MT. LAUREL, N.J., July 3, 2012 /PRNewswire/ -- SL Industries, Inc. (NYSE MKT: SLI) (the "Company") today announced the final results of its modified "Dutch auction" tender offer, which expired at 12:00 Midnight, New York City Time, on June 27, 2012.
Based on the final count by the depositary, an aggregate of 307,202 shares of common stock were properly tendered and not withdrawn at prices at or below $13.50. Accordingly, pursuant to the terms of the Offer to Purchase, the Letter of Transmittal and applicable securities laws, the Company has accepted for purchase 307,202 shares of its common stock at a purchase price of $13.50 per share. These shares represent approximately 6.9% of the shares outstanding as of July 2, 2012. With the completion of the tender offer, the Company will have approximately 4,120,673 shares of common stock outstanding. The aggregate purchase price that will be paid by the Company in connection with the tender offer is $4,147,227, excluding transaction costs.

* Records supplied:
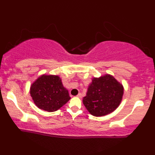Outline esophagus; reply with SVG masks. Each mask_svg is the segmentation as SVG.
I'll return each instance as SVG.
<instances>
[{"label": "esophagus", "mask_w": 155, "mask_h": 155, "mask_svg": "<svg viewBox=\"0 0 155 155\" xmlns=\"http://www.w3.org/2000/svg\"><path fill=\"white\" fill-rule=\"evenodd\" d=\"M77 97H79V98H81V97H82V94H81V93H79V94L77 95Z\"/></svg>", "instance_id": "1"}]
</instances>
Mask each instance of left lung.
Returning <instances> with one entry per match:
<instances>
[{
	"instance_id": "8db88e82",
	"label": "left lung",
	"mask_w": 155,
	"mask_h": 155,
	"mask_svg": "<svg viewBox=\"0 0 155 155\" xmlns=\"http://www.w3.org/2000/svg\"><path fill=\"white\" fill-rule=\"evenodd\" d=\"M124 95V87L109 74L94 78L83 98L84 107L94 116H103L117 109Z\"/></svg>"
}]
</instances>
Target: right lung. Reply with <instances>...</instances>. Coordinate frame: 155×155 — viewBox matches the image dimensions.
<instances>
[{"mask_svg":"<svg viewBox=\"0 0 155 155\" xmlns=\"http://www.w3.org/2000/svg\"><path fill=\"white\" fill-rule=\"evenodd\" d=\"M30 95L38 108L48 112L57 111L71 99L60 77L45 74L31 84Z\"/></svg>","mask_w":155,"mask_h":155,"instance_id":"obj_1","label":"right lung"}]
</instances>
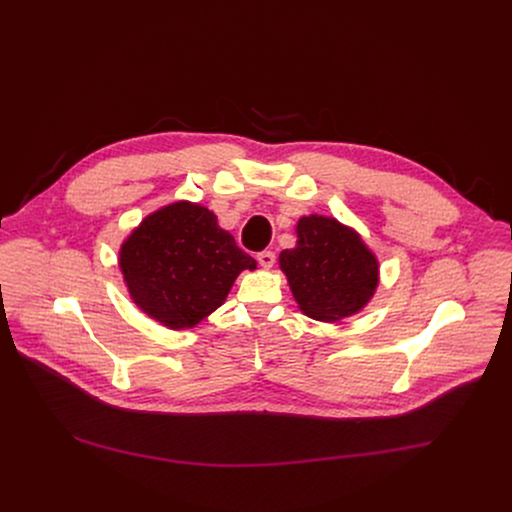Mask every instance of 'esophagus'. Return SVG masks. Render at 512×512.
<instances>
[{
	"mask_svg": "<svg viewBox=\"0 0 512 512\" xmlns=\"http://www.w3.org/2000/svg\"><path fill=\"white\" fill-rule=\"evenodd\" d=\"M257 261H259V265H261L263 269H271L273 263H275V255H273L271 251H263V253L257 255Z\"/></svg>",
	"mask_w": 512,
	"mask_h": 512,
	"instance_id": "34e87169",
	"label": "esophagus"
}]
</instances>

* Problems to work on:
a. In the tender offer announcement, what purchase price per share did the Company accept?
b. Rewrite the part of the tender offer announcement that opens with the words containing "MT. LAUREL, N.J., July" and closes with "June 27, 2012.", changing "New York City Time" to "Eastern Time".

* Final answers:
a. $13.50 per share

b.
MT. LAUREL, N.J., July 3, 2012 /PRNewswire/ -- SL Industries, Inc. (NYSE MKT: SLI) (the "Company") today announced the final results of its modified "Dutch auction" tender offer, which expired at 12:00 Midnight, Eastern Time, on June 27, 2012.